This is part one of a 3-part mini-series on last mile distribution. This series is a collaboration between the Finding Impact Podcast and the Global Distributors Collective (GDC). The GDC is a collective of last mile distributors around the world, with over 140 members in over 40 countries, who cumulatively have sold more than 8 million life-changing products to last mile households.

The GDC is dedicated to supporting and representing last mile distribution companies to help them reach underserved customers with life-changing products like solar lights, clean cookstoves, water filters and nutrition products. The purpose of the GDC is to make last mile distribution the first priority so that life-changing products can be made affordable and available to all.

This episode with EcoFiltro, a distributor of water filters in Guatemala, focuses on how distributors can improve their sales efficiency by pivoting their distribution model.

On this episode you’ll learn:

  • EcoFiltro started with a micro-consignment model in which they’d give hundreds of community entrepreneurs across Guatemala five filters to sell in their community, and they’d earn 10% on each sale.
  • The model proved unsustainable due to the cost of pre-financing the filters which would often be paid back over two years, the cost of collecting the money from customers, and the low sales volumes achieved by community entrepreneurs.
  • They tried a number of different things to try and improve sales, such as training, offering incentives and encouraging referrals, but all their efforts only yielded a few extra filters sold per month.
════════════════════
Goal 1 :: Could you copy the entries word for word, from the line containing "At what distance" through the end of the entries, including both ends and leaving out the pictures?
The text and the entries have no connection to each other.

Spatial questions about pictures
════════════════════
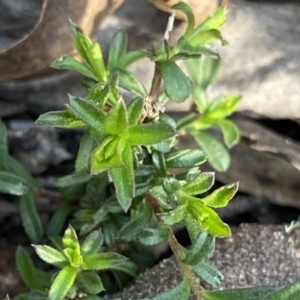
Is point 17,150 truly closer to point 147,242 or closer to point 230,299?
point 147,242

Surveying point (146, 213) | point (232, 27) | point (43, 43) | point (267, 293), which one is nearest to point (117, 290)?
point (146, 213)

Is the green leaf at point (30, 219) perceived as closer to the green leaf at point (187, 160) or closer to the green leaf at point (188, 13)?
the green leaf at point (187, 160)

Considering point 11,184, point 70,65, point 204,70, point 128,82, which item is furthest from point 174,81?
point 11,184

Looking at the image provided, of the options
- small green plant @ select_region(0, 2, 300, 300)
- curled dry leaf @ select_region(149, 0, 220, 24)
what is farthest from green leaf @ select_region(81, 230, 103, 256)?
curled dry leaf @ select_region(149, 0, 220, 24)

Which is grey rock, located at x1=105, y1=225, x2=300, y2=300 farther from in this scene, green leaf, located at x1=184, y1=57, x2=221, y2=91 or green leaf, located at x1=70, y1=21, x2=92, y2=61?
green leaf, located at x1=70, y1=21, x2=92, y2=61

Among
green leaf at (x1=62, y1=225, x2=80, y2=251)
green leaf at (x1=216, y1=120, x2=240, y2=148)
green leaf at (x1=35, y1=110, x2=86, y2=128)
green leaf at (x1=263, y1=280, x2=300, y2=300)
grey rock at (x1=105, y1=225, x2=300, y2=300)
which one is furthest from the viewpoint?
green leaf at (x1=216, y1=120, x2=240, y2=148)

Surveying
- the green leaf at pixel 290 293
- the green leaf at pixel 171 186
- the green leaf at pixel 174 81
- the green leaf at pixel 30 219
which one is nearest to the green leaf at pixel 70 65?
the green leaf at pixel 174 81
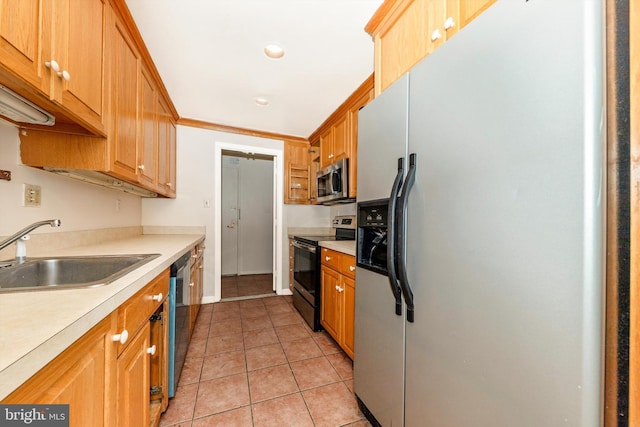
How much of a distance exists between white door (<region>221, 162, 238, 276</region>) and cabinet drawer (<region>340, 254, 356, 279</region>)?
3234mm

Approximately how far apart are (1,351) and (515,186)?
1118mm

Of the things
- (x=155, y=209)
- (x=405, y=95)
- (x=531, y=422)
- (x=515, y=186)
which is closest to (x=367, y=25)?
(x=405, y=95)

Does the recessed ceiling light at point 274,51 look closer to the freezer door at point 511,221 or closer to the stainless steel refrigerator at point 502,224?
the stainless steel refrigerator at point 502,224

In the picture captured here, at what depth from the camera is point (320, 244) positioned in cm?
232

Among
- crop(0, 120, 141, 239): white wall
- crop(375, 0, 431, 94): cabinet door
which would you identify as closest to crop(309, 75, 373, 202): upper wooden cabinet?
crop(375, 0, 431, 94): cabinet door

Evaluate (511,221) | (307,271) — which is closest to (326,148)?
(307,271)

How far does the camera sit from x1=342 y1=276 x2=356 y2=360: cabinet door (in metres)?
1.80

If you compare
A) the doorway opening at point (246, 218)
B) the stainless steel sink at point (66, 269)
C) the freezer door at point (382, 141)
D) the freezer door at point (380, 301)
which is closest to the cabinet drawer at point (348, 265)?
the freezer door at point (380, 301)

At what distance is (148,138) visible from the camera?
190cm

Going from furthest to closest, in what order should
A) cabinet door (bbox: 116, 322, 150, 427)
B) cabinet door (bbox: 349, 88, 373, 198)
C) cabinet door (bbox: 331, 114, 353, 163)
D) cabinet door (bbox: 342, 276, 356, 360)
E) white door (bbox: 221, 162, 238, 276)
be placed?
1. white door (bbox: 221, 162, 238, 276)
2. cabinet door (bbox: 331, 114, 353, 163)
3. cabinet door (bbox: 349, 88, 373, 198)
4. cabinet door (bbox: 342, 276, 356, 360)
5. cabinet door (bbox: 116, 322, 150, 427)

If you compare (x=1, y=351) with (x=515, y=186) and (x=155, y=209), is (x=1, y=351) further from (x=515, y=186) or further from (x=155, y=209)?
(x=155, y=209)

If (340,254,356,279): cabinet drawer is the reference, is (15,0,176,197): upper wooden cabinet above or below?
above

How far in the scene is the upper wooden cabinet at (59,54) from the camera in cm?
71

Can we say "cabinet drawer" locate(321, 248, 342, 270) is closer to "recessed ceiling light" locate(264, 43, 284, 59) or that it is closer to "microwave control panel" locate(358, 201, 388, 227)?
"microwave control panel" locate(358, 201, 388, 227)
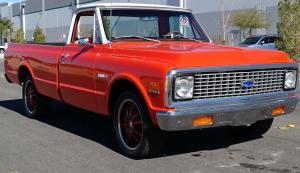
════════════════════
Goal 2 :: How would you sum up the text on last mile distribution in two sentences?

Task answer 1 ::
At what distance is (148,138) visible from the camera?
190cm

Going from furthest to closest, in what order should
A) cabinet door (bbox: 116, 322, 150, 427)
B) cabinet door (bbox: 349, 88, 373, 198)
C) cabinet door (bbox: 331, 114, 353, 163)
D) cabinet door (bbox: 342, 276, 356, 360)
E) white door (bbox: 221, 162, 238, 276)
be placed?
1. white door (bbox: 221, 162, 238, 276)
2. cabinet door (bbox: 331, 114, 353, 163)
3. cabinet door (bbox: 349, 88, 373, 198)
4. cabinet door (bbox: 342, 276, 356, 360)
5. cabinet door (bbox: 116, 322, 150, 427)

If you compare (x=1, y=351) with (x=515, y=186) and (x=155, y=209), is (x=1, y=351) further from (x=515, y=186) or further from (x=155, y=209)?
(x=155, y=209)

If (340,254,356,279): cabinet drawer is the reference, is (15,0,176,197): upper wooden cabinet above or below?
above

How far in the scene is the upper wooden cabinet at (59,54) from the camera in cm?
71

Can we say "cabinet drawer" locate(321, 248, 342, 270) is closer to "recessed ceiling light" locate(264, 43, 284, 59) or that it is closer to "microwave control panel" locate(358, 201, 388, 227)?
"microwave control panel" locate(358, 201, 388, 227)

Task answer 2 :: The text opens a three-part series on last mile distribution from the Finding Impact Podcast and the Global Distributors Collective, a group of more than 140 distributors in over 40 countries that helps bring products like solar lights, clean cookstoves and water filters to underserved customers. This episode features EcoFiltro, a water filter distributor in Guatemala whose micro-consignment model with community entrepreneurs proved unsustainable and whose efforts to raise sales through training, incentives and referrals added only a few filters per month.